#### [To do]
Reproduce the listing from the line containing "At what distance from" through the end, changing every "lamb" to "sheep" and keeping everything else the same.

▶

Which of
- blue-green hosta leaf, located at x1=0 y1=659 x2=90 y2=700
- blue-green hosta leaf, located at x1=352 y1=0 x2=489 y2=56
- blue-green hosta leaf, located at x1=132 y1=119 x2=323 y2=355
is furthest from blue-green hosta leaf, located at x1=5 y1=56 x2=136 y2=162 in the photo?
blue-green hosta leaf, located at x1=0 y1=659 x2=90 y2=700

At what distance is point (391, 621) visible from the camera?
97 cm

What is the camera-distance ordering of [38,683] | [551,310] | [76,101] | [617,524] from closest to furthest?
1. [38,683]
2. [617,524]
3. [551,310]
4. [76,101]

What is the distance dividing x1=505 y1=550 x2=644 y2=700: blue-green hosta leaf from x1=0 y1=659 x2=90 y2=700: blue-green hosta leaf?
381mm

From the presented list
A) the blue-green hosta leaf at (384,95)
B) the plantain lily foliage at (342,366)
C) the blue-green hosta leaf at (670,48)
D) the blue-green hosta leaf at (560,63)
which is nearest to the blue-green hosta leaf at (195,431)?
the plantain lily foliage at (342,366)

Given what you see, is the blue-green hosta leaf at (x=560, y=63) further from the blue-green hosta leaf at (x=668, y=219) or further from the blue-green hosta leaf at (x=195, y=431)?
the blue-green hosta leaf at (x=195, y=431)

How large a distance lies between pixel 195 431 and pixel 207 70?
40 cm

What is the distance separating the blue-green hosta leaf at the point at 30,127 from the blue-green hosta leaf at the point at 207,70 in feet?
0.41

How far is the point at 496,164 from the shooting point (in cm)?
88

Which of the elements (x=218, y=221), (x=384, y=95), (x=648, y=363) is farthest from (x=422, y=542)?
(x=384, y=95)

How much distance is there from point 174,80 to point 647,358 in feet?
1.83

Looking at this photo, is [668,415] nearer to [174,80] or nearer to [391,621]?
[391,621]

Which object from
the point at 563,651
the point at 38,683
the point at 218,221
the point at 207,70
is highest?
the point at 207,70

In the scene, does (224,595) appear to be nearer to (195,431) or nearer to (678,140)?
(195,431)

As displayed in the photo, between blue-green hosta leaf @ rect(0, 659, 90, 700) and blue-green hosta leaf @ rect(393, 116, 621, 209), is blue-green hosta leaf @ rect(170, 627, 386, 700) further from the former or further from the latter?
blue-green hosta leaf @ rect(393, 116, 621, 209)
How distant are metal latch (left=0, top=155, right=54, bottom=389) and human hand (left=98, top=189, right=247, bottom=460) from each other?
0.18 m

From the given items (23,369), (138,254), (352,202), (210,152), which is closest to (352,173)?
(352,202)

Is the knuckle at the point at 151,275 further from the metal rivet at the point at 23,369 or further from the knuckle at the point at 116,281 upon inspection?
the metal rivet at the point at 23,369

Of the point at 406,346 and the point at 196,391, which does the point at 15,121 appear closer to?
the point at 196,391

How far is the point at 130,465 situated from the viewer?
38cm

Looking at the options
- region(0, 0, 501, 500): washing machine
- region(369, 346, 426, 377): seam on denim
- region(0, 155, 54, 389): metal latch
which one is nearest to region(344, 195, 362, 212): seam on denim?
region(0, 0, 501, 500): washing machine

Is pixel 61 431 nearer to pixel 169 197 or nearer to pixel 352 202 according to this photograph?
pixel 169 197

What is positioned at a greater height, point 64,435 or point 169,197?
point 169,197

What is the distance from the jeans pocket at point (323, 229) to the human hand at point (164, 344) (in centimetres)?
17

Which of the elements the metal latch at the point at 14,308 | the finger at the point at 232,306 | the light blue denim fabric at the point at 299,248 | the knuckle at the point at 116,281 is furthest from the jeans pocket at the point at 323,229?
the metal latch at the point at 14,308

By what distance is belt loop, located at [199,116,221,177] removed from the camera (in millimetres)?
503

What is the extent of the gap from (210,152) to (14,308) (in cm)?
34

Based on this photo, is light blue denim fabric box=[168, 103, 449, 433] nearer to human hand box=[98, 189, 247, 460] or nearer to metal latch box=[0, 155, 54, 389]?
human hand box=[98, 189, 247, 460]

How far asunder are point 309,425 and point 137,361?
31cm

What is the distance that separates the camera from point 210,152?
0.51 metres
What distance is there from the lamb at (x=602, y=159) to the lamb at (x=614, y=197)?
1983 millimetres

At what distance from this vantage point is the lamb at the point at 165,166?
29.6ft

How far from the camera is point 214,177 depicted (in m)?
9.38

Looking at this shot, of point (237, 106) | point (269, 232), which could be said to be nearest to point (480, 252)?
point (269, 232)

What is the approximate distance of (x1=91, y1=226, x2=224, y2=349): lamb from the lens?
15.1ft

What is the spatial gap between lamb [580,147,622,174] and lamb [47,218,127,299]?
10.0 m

◀

#### [Written reply]
At what distance from this vantage point is the sheep at the point at 165,166?
29.6ft

How far from the camera is point 214,177 depicted (in m)?
9.38

Looking at this shot, of point (237, 106) | point (269, 232), which could be said to be nearest to point (480, 252)?
point (269, 232)

What is the approximate distance of (x1=91, y1=226, x2=224, y2=349): sheep from the lens?
15.1ft

What is the spatial gap between sheep [580,147,622,174] and sheep [47,218,127,299]?
10.0 m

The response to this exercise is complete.